I encourage you to form study groups and to work together (this allows you to gain valuable oral communication skills in addition to learning the material) but you must write up your solutions separately (this allows you to gain valuable written communication skills and it keeps you from cheating yourself). Writing up the solutions alone allows you to test yourself to see whether you really understand the material, and this helps to keep you from being "surprised" on the exams. A good strategy is to try first to solve all of the problems yourself, and then meet with some of your classmates who have also already attempted all of the problems to discuss the problems that you have been unable to solve. To facilitate the formation of study groups, I will pass around a study group sign-up sheet.

I would greatly appreciate it if you would staple your homework pages together, but, please, do not write your solutions in the corner of the paper that will be hidden underneath the staple. Do not use red ink, or a red pencil. I will return the homework after it has been graded before (and for those who arrive late, after) lecture.

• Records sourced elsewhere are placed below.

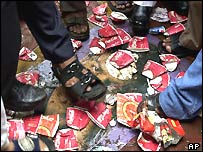 Activists of Samajwadi Party crush paper cups of Pepsi and Coca Cola at a protest in Bombay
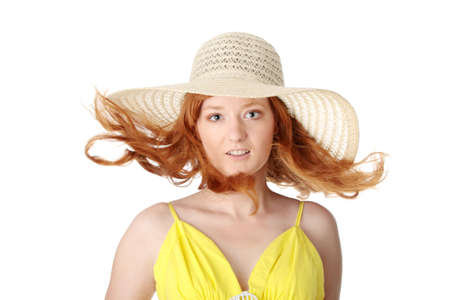 Redhead girl in yellow summer dress and hat, isolated on white photo
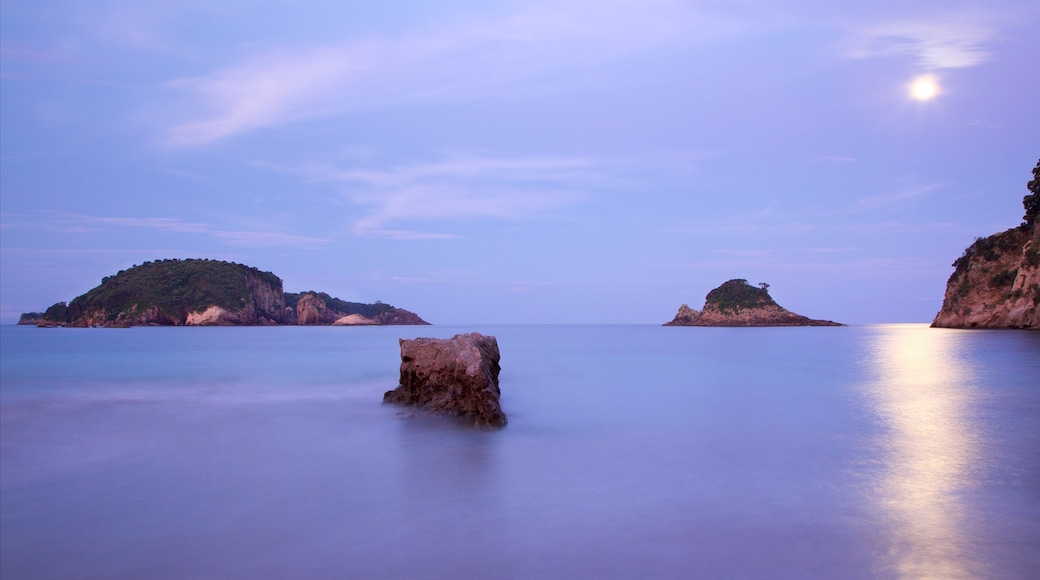 Hahei Beach which includes a sunset, a bay or harbour and island images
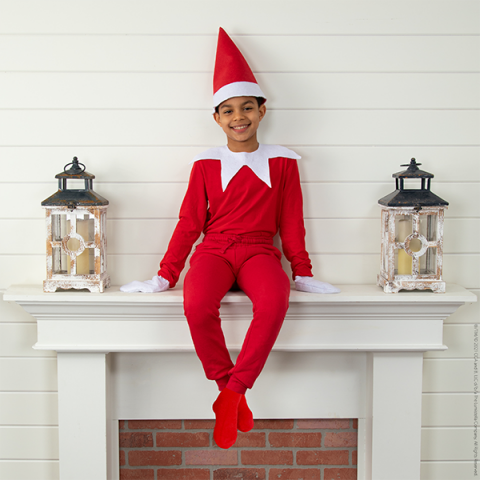 Boy in Scout Elf costume sitting on mantle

I want to warn you that not all of the homework will be graded; typically only a few representative problems will be examined. This makes it extremely important that you do all of the homework in each set - so that you don't find yourself in the unfortunate situation of having done most of the problems, but not the ones that were graded. Even if this does happen to you once or twice, you should still have an excellent homework grade if you are following the material (if not, get help - see Section IX) and handing in every homework assignment. For your information, in both of the last two times that I taught this course, homework grades that averaged 80% throughout the semester were what I considered to be "A" homework grades; I expect that this will roughly be the case for MATH 162 this semester.

Finally, if you have purchased the Student Solutions Manual, make certain that you don't develop the bad habit of looking to soon at the solutions in it. Remember: There are no solutions manuals distributed with the exams!

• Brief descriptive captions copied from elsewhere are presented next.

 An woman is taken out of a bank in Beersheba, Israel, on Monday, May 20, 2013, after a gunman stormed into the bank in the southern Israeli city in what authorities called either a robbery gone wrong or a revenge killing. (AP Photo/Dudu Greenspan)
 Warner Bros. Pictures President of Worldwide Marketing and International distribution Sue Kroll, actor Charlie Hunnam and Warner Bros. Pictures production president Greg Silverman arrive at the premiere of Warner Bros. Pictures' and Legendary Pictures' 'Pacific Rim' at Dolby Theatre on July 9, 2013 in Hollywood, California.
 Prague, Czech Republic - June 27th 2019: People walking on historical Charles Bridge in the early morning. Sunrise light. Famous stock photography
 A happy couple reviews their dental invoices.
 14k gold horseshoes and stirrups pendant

VI. Exams. I will be giving four (4) hour exams (see Section XI for tentative dates). I will not "drop" any of the exams, but I will count your worst hour exam score as only 12% of your grade; the other scores will each be 16% of your grade. I will not directly assign letter grades to the exams, but I will give some rough indications of how the numerical scores correlate with grades for the sole purpose of helping you evaluate your performance.

If you feel that a problem on your exam was misgraded or unfairly graded, you have one week from the day that exams are handed back to see me about that. After that one week period is over there will be no regrading of problems. (Of course, if the number of points on your exam has been mistallied, that can always be corrected.)

There will be no makeups for the exams. If a single hour exam is missed for a valid reason (justified in writing), then the three remaining exams will each count for 20% of your grade.

It is my intent to help you prepare for the exams in the following ways. (You have my promise that I will always try to do everything described below in this paragraph, but as I cannot foresee events that may limit my time during the semester, that is all that I can absolutely guarantee.) I will usually distribute a review sheet two classes before the exam that will help you to direct and focus your preparation for the exam. At the lecture preceding the exam period, I will give you a practice exam together with a solutions page. Try working through the exam in a mock-exam atmosphere before taking a peek at the solutions. I will also schedule a review period (out of class) before each exam.

Regarding the format of the exams, most exam questions will be similar to homework problems or examples from lecture and the text, but some others will be less routine and more challenging. There will be problems that require written answers; in your answers to the latter you must use complete sentences and correct punctuation, and your work must be legible. Depending on class size, there may be some multiple choice questions. Initially, the practice exam and real exam will be quite similar. As the semester progresses, the real exams will increasingly deviate from their practice versions, as I expect you to be growing mathematically. I view the process of preparing for and taking the exams as a "learning experience" for you. Accordingly, I will provide answer sheets for the exams to culminate these experiences.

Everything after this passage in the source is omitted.